There is also a route-of-administration question we have not fully resolved: whether the correct approach for a longevity CNS program is to accept partial BBB penetration from systemic delivery and design the therapeutic to be effective at that expression level, or to pursue intracerebroventricular delivery as a route that bypasses the BBB problem entirely but introduces a different set of tolerability and practical considerations. This is not a purely scientific question — it is also a clinical development and patient acceptability question that we think is worth engaging with now rather than later in development.

What NHP Data Actually Changes in a Preclinical Program

We want to be direct about what this study changes and what it does not. It does not change our scientific hypothesis — that Klotho and FOXO3 upregulation in CNS tissue could produce meaningful protective effects in neurodegeneration. It does not invalidate our prior rodent data. What it does is sharpen the delivery problem with a specificity that rodent models cannot provide, because the macaque brain is anatomically closer to the human CNS than the mouse brain is, and because CSF dynamics and BBB composition differ between species in ways that matter for LNP delivery.
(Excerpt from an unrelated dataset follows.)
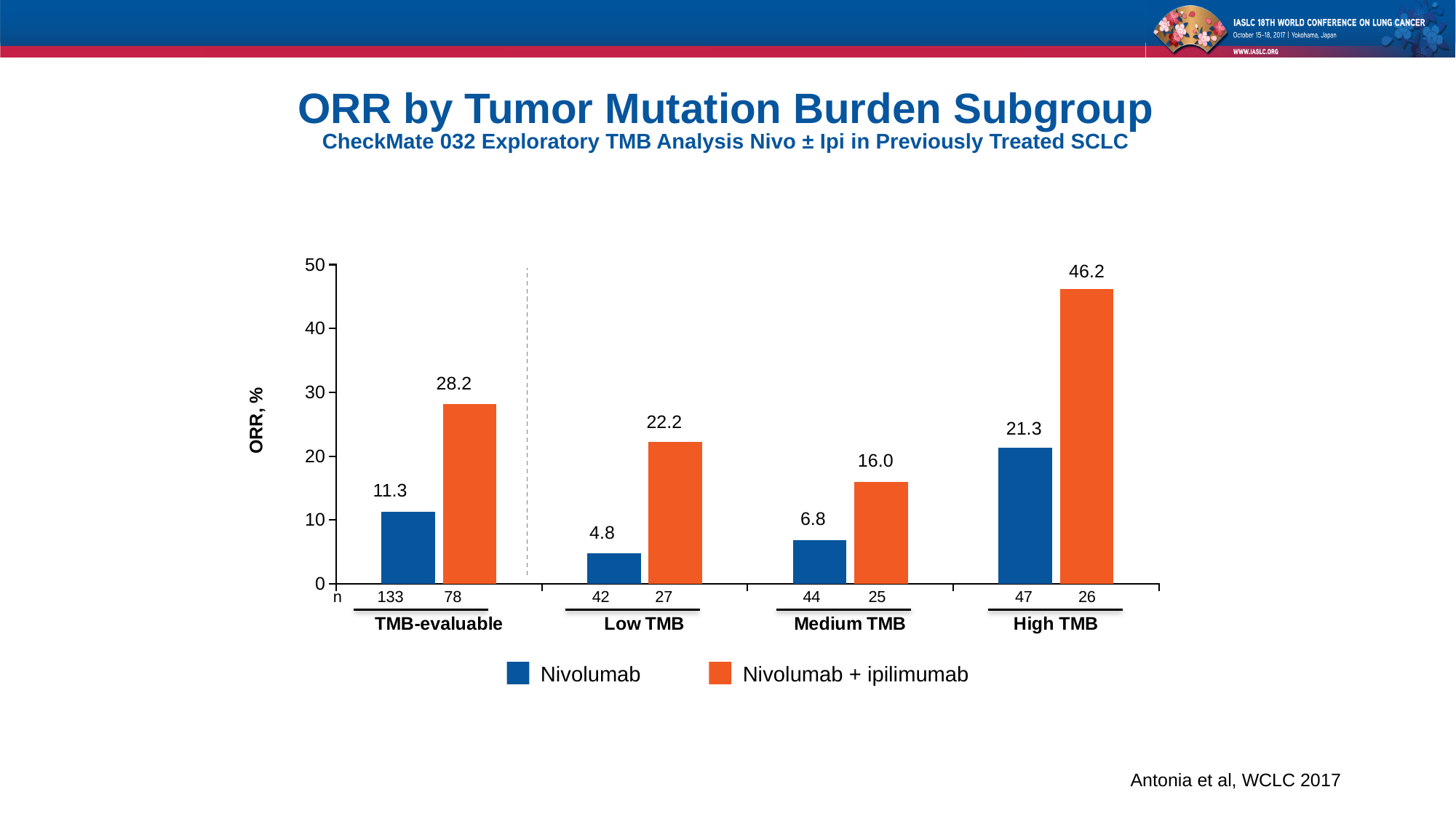
How many series does the legend list? 2 What is the difference in ORR between Nivolumab + ipilimumab and Nivolumab in the Medium TMB subgroup? 9.2 Which is larger: the ORR for Nivolumab in the High TMB subgroup or the ORR for Nivolumab + ipilimumab in the Medium TMB subgroup? Nivolumab in the High TMB subgroup What is the ORR for Nivolumab in the TMB-evaluable group? 11.3 What is the difference in ORR between Nivolumab + ipilimumab and Nivolumab in the High TMB subgroup? 24.9 What is the label of the y axis? ORR, % Which subgroup has the lowest ORR for Nivolumab? Low TMB Which subgroup has the highest ORR for Nivolumab + ipilimumab? High TMB What is the ORR for Nivolumab + ipilimumab in the Low TMB subgroup? 22.2 What kind of chart is shown on the slide? Bar chart What is the ORR for Nivolumab in the High TMB subgroup? 21.3 How many subgroups are shown on the x axis? 4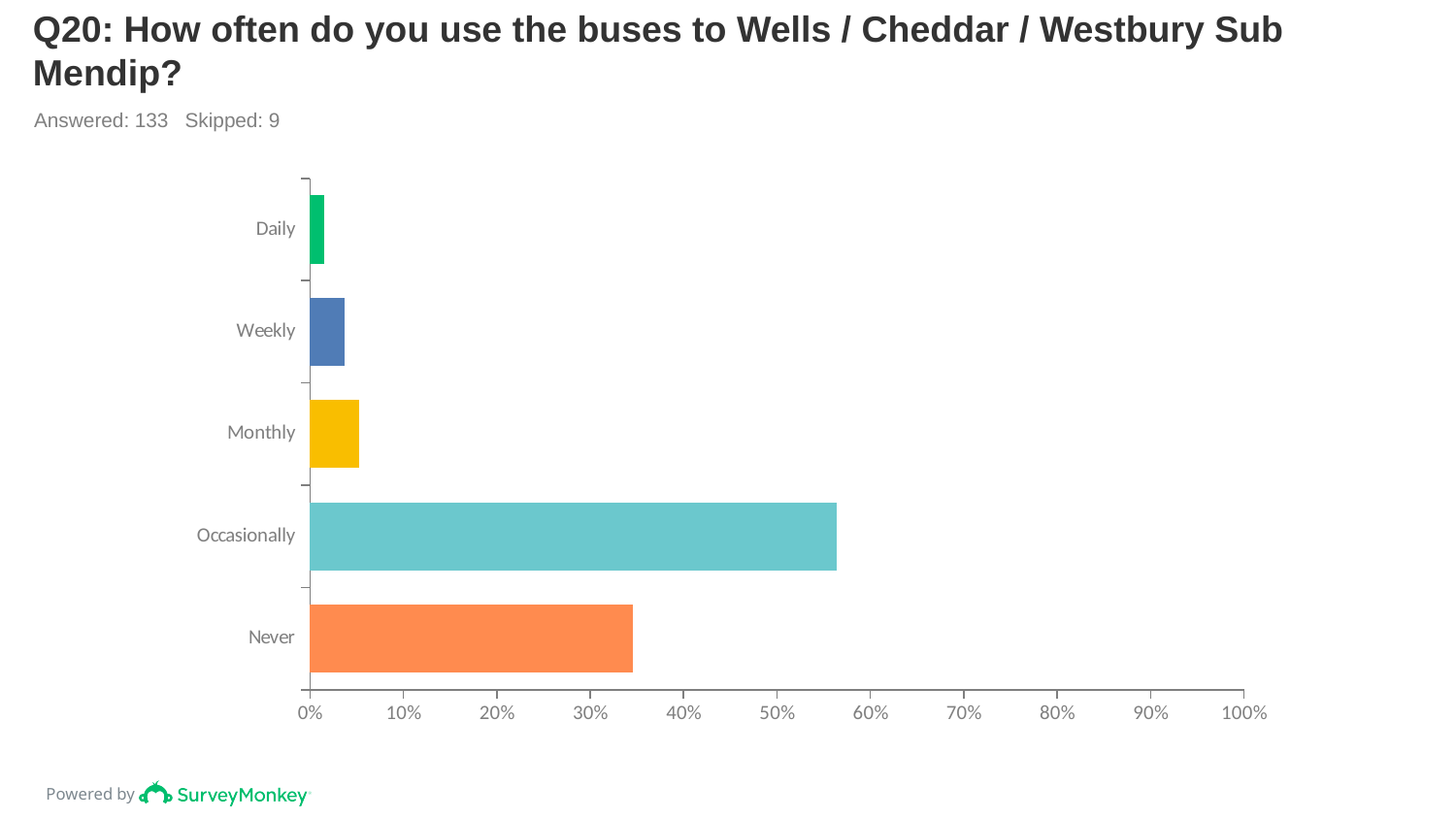
How many respondents answered this question? 133 Which is larger, the value for Occasionally or the value for Never? Occasionally What is the title of the chart? Q20: How often do you use the buses to Wells / Cheddar / Westbury Sub Mendip? Is the value for Never greater or less than 40%? less Is the value for Never greater or less than 30%? greater How many categories are shown on the chart? 5 Is the value for Occasionally greater or less than 50%? greater Which is larger, the value for Weekly or the value for Monthly? Monthly What kind of chart is shown on the slide? bar chart Which category has the highest value? Occasionally Which category has the lowest value? Daily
The value of NHP biodistribution data at this stage of development is not that it gives you answers — it gives you the right questions to ask going into IND-enabling studies. We now know which regions of the formulation space are under-delivering and why, which is more useful than a rodent dataset that might have given us false confidence going into a more expensive and higher-stakes regulatory package.

The IND-enabling work we need to do remains substantial. But we have a much clearer picture of what "good enough" CNS delivery looks like in a primate model, and a formulation direction to pursue toward it. That is the real output of a first NHP study — not a validation, but a calibration.